EXTRACT
>>>>

The chance for redemption, too, seems impossible as the poet ends on “You can’t forgive me” and a lingering sense of loss with “if only somehow you could have been mine/what would not have been possible in the world?” Here the bond of two lovers solidifies and extinguishes simultaneously; the poet takes a more possessive stance toward Kashmir, and yet acknowledges his loss of this possession. He also brings the reader close to his own position once more as we consider the impact of the loss on him as a whole—how the loss of Kashmir means he is bereft of infinite possibilities.


Kashmir the divine, Kashmir the homeland, Kashmir the bereft and scornful lover, Kashmir which will never be attained again—the poet’s own place within and without Kashmir resonates in “Farewell” as he bids this selfsame farewell to a bond, to what was his and was him, forevermore. It is not Shahid with faux claims of having a relation with ones abandoned land, as we argued in class-- in fact, Shahid acknowledges the messy nature of this relation he has, an intermingling of memory and history, of unity and severance, of his own guilty apologies coinciding with accusations, for neither he nor Kashmir stayed or tried for cohesion. This, to Agha Shahid Ali, is Kashmir, and his relation to it; within this there is no room left for redemption. The exilic figure’s own self, his own potential dismembered from that of the nation’s, leaves nothing behind but a profound loss.

Themes in ‘I See Kashmir from New Delhi at Midnight’


Celebrated poet Agha Shahid Ali uses his time spent in New Delhi as a lens to view his homeland, Kashmir. His literary works express his love and concern for his people, with The Country without a Post Office being one of the highlights. He pens this book of poems with the conflict of Kashmir as the backdrop. One of the poems ‘I See Kashmir from New Delhi at Midnight’ is embedded with a variety of themes and ideas that paint the situation of this disputed territory and the implications of the war being waged there.

<<<<

WHAT TO WORK ON
In the passage on Agha Shahid Ali's Kashmir poems, set down word for word the part that begins at "The chance for" and stops after "of infinite possibilities.".

SUPPLIED ENTRIES

>>>>

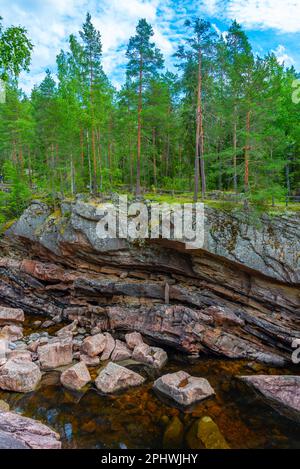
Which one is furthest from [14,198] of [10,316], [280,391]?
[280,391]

<<<<
>>>>

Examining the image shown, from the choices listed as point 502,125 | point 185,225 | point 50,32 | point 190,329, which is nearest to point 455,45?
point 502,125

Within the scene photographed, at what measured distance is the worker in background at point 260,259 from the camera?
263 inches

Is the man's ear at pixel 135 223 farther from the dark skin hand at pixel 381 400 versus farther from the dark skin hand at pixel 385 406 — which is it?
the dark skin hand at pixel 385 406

<<<<
>>>>

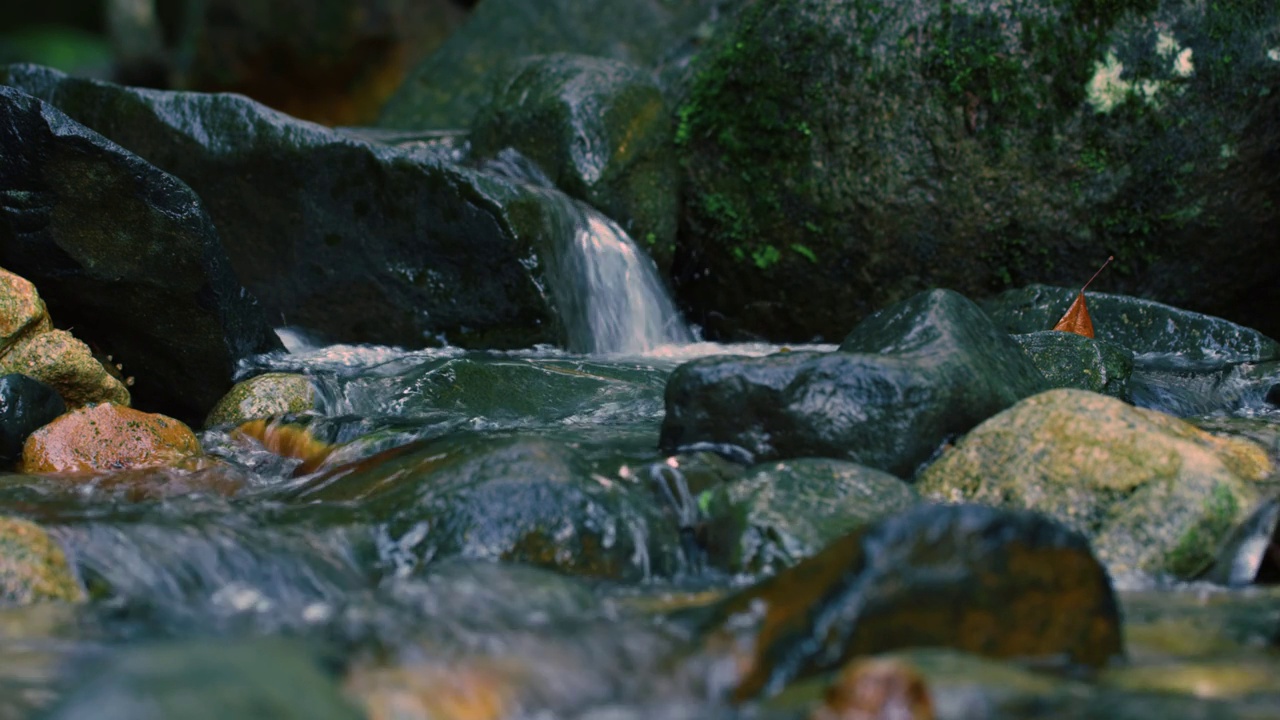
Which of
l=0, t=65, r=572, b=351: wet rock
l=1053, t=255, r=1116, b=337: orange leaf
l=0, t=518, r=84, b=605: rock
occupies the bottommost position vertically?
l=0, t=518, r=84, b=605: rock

<<<<

SOLUTION TO THIS PROBLEM
The chance for redemption, too, seems impossible as the poet ends on “You can’t forgive me” and a lingering sense of loss with “if only somehow you could have been mine/what would not have been possible in the world?” Here the bond of two lovers solidifies and extinguishes simultaneously; the poet takes a more possessive stance toward Kashmir, and yet acknowledges his loss of this possession. He also brings the reader close to his own position once more as we consider the impact of the loss on him as a whole—how the loss of Kashmir means he is bereft of infinite possibilities.